If you need a hotel in Aranyaprathet, try either the comfortable fan and air-con rooms at Inter Hotel at 108/7 Thanon Chatasingh (037 231291, www.ourweb.info/interhotel ; fan Price: B250-400, air-con Price: B400-600), or the cheaper en-suite rooms at Aran Garden II, 110 Thanon Rat Uthit (fan Price: under B250, air-con Price: B250-400).

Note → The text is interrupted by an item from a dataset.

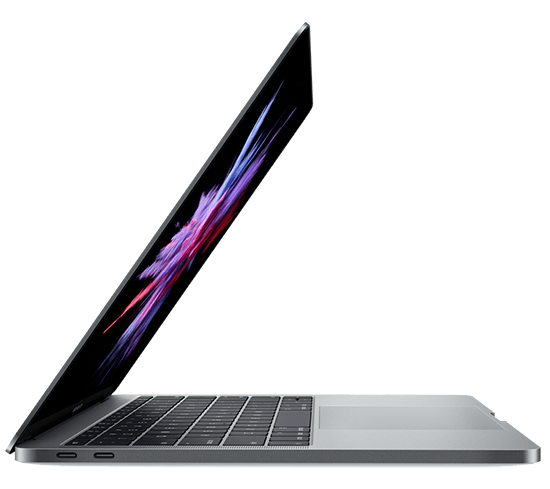MAcBook Pro a jeho tenký profil
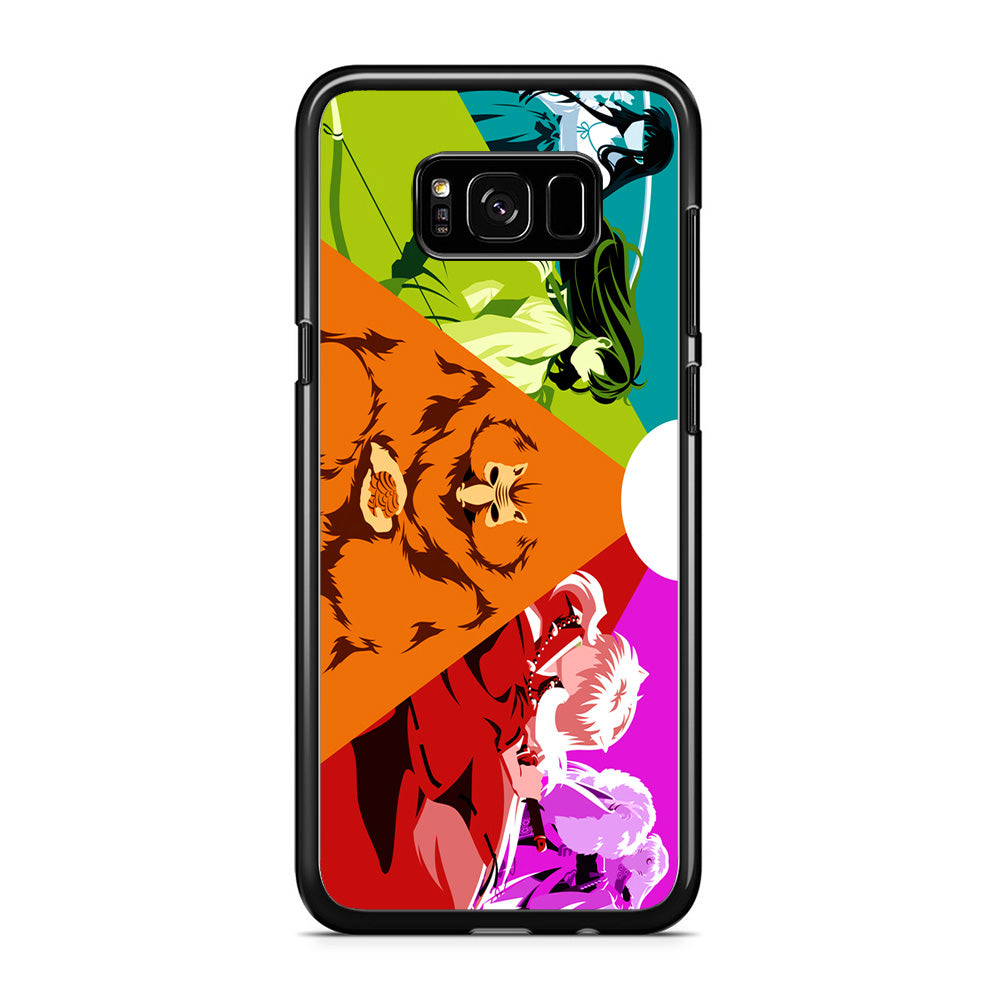 Inuyasha Characters Samsung Galaxy S8 Plus Case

Travelling to Aranyaprathet from east-coast towns, the easiest route is to take a bus from Chanthaburi (which has good connections with Trat, Rayong and Pattaya) to the town of Sa Kaew, 130km to the northeast, and then change to one of the frequent buses for the 55-kilometre ride east to Aranyaprathet. From Bangkok, you can travel to Aranyaprathet by train (2 daily; 6hr), though you'll need to catch the 5.55am to ensure reaching the border before 5pm; the other leaves at 1.05pm. Return trains depart Aranyaprathet at 6.35am and 1.35pm. Tuk-tuk taxis will take you the 4km from the train station to the border post. Alternatively, take a bus from Bangkok's Northern (Mo Chit) Bus Terminal to Aranyaprathet (at least hourly; 4hr 30min), then a tuk-tuk from the bus station to the border. The last Aranyaprathet– Bangkok bus leaves at 7pm. It's also possible to buy a through ticket to Siem Reap from Trat and Ko Chang, or from Thanon Khao San in Bangkok (B200–600), but this option is dogged by scams (including a visa "service charge"), can take up to 10 hours longer than doing it independently, often travels via the less convenient Pailin or O'Smach border crossings instead, and nearly always uses clapped-out buses or even pick-ups on the Cambodian side, despite the promised "luxury bus".